■ **TEXT TO READ**:
==========
Defendant portrays A.C. as unequivocally biased against him. In
doing so, defendant focuses only on the last few answers A.C. gave
in response to trial counsel’s questions. This selective focus on those
answers given by A.C. that suit defendant’s argument skews the
analysis of whether trial counsel was deficient. The entire voir dire of
A.C. should be considered in evaluating whether and to what extent
A.C. exhibited bias against defendant.
Even after saying that he believed sex offenders should be locked
up for life, A.C. stated that, notwithstanding that belief, he would be
able to listen to the evidence and render a decision apart from the sex
offender issue. He said that he did not think a sex offender
background would influence his decision on the case. Not satisfied
with that answer, defense counsel pressed A.C. to state unequivocally
that such a background would not influence his decision. Only then
did A.C. state that he could not be fair with the case. Other
prospective jurors also expressed negative feelings about sex
offenders. Trial counsel exercised peremptory challenges to some, but
not all, of these jurors. For example, juror 41 stated that he had young
children at home. He was uncertain whether he could be neutral in
making a decision about a sex offender. Defense counsel exercised a
peremptory challenge to this juror. Juror 120 stated that a member of
his family had an experience with a sex offender some years ago.
When asked if that would affect him if he were dealing with a sex
offender on an issue that had nothing to do with a sex offense, this
juror stated that it probably would not. Defense counsel did not
exercise any challenge to juror 120.
-12-
Thus, counsel was sensitive to the fact that revealing defendant’s
sex offender status might give rise to doubt on the part of some venire
members that they could be fair and impartial. Defendant’s attorney
was faced with a difficult case, given the strong evidence against
defendant, and his chosen strategy reflected that difficulty.
Highlighting defendant’s sex offender status was a risky choice, given
largely negative views of sex offenders by the general public. Based
upon his decisions as to when to exercise peremptory challenges, it
does not appear that counsel expected prospective jurors to be able to
completely put those views aside.
Considering the entire voir dire of A.C. in context, it is possible
that defendant’s trial counsel decided that A.C. was not unequivocally
biased. In addition, there were other factors that counsel may have
taken into consideration, such as the fact that A.C. was not a native
of this country and that he had had encounters with law enforcement
officers in connection with his two speeding tickets. Attorneys
consider many factors in making their decisions about which jurors to
challenge and which to accept. As we have stated, this is part of trial
strategy, which is generally not subject to challenge under Strickland.
==========
■ **INFORMATION SUPPLIED**:
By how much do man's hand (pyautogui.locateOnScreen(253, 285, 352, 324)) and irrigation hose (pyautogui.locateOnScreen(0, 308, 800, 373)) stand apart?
==========
■ **INSTRUCTIONS**:
**A.** Name every prospective juror the voir dire passage identifies, whether by initials or by number.
**B.** Answer these from the voir dire passage:
(i) What did juror 41 say he had at home?
(ii) How many speeding tickets had A.C. received?
(iii) What did A.C. say he believed should be done with sex offenders?

■ **RESPONSE LIST**:
**A.**
A.C.
Juror 41
Juror 120

**B.**
(i) Young children.
(ii) Two.
(iii) They should be locked up for life.